This review may contain spoilers.
CasinoHille’s review published on Letterboxd:
As far as time loop films go, this is one of the better ones. Ultimately, these concept films stand or fall on how well they manage to package the many repetitions of such a loop in a varied way. Director Duncan Jones shows in the first act that he has learnt from his genre predecessors. Once the basic eight-minute loop on board a train has been established and the audience has understood the premise, each new repetition is used very attractively and skilfully to emphasise individual details. The variation of familiar scenes, very strongly played by Jake Gyllenhaal and especially Michelle Monaghan, is snappy and even invites you to in the puzzling: Which detail, which person, which object could become more important in the next round?

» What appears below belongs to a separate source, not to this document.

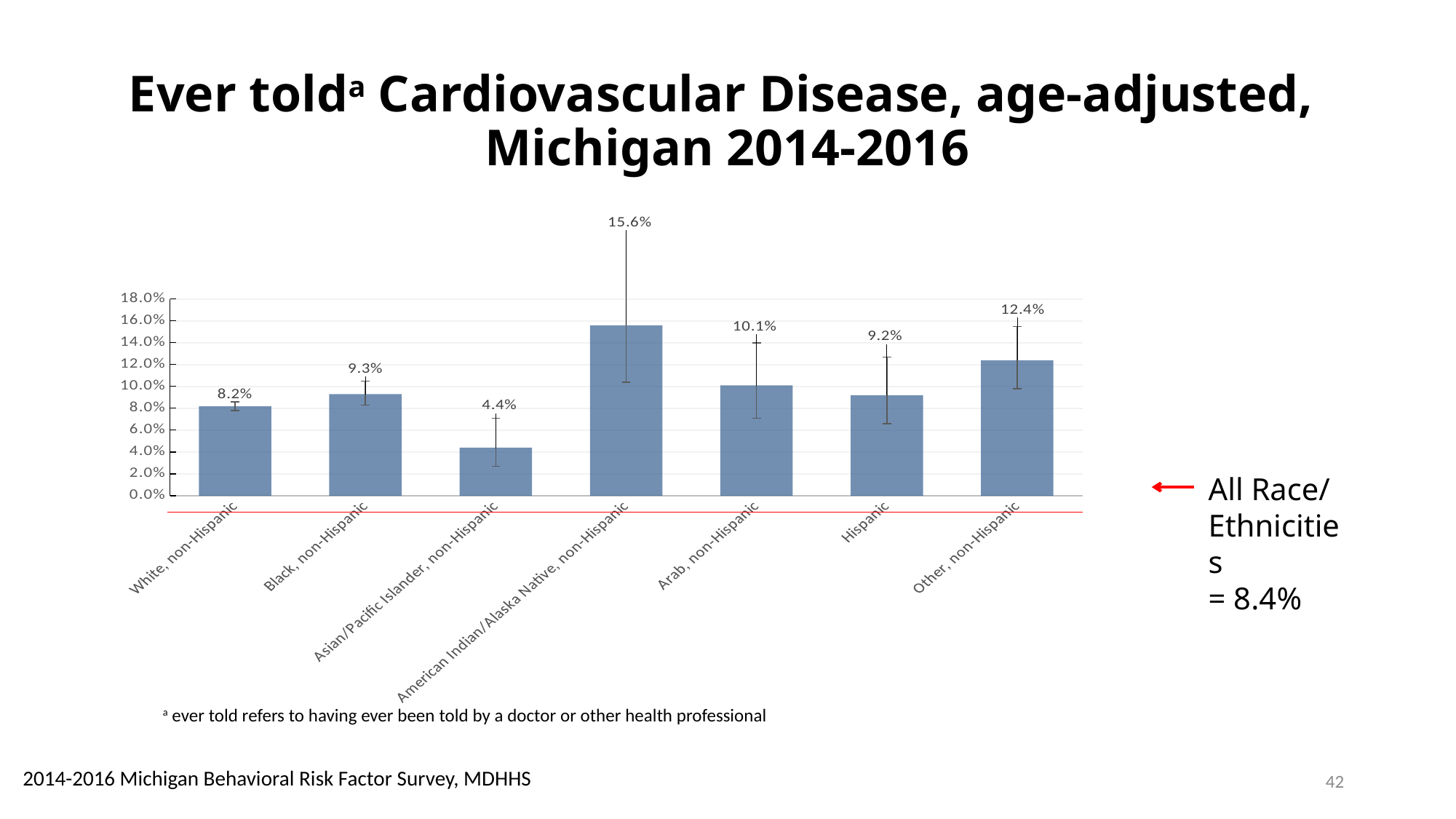
What is the value for Hispanic? 9.2% Which category has the highest value? American Indian/Alaska Native, non-Hispanic Which is larger, the value for Black, non-Hispanic or the value for Other, non-Hispanic? Other, non-Hispanic What is the value for American Indian/Alaska Native, non-Hispanic? 15.6% What is the difference between the values for Arab, non-Hispanic and White, non-Hispanic? 1.9% Is the value for Arab, non-Hispanic greater or less than 8.0%? greater What kind of chart is shown on the slide? bar chart What is the value for All Race/Ethnicities noted beside the chart? 8.4% How many race/ethnicity categories are shown in the chart? 7 Which category has the lowest value? Asian/Pacific Islander, non-Hispanic What is the value for Asian/Pacific Islander, non-Hispanic? 4.4% What is the value for Other, non-Hispanic? 12.4%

The little nods to the TV series Quantum Leap are very funny and a nice touch, even Scott Bakula has a small, almost invisible guest appearance. Source Code clearly follows the cerebral sci-fi cinema of its time and attempts to mix a conceptually ingenious vision of the future with sentimental character drama in a similar way to films such as Surrogates or Inception. Most of the time, this works very well, only in the last ten minutes does Jones oversteer into kitschy territory and tries to force a happy ending that breaks the previously established narrative rules - for which he drifts off into quantum physics and hocus-pocus dimensional portals.
It's too much wibbly wobbly timey wimey ... stuff at the end, but until then, Source Code is an enjoyable and fast-paced thriller.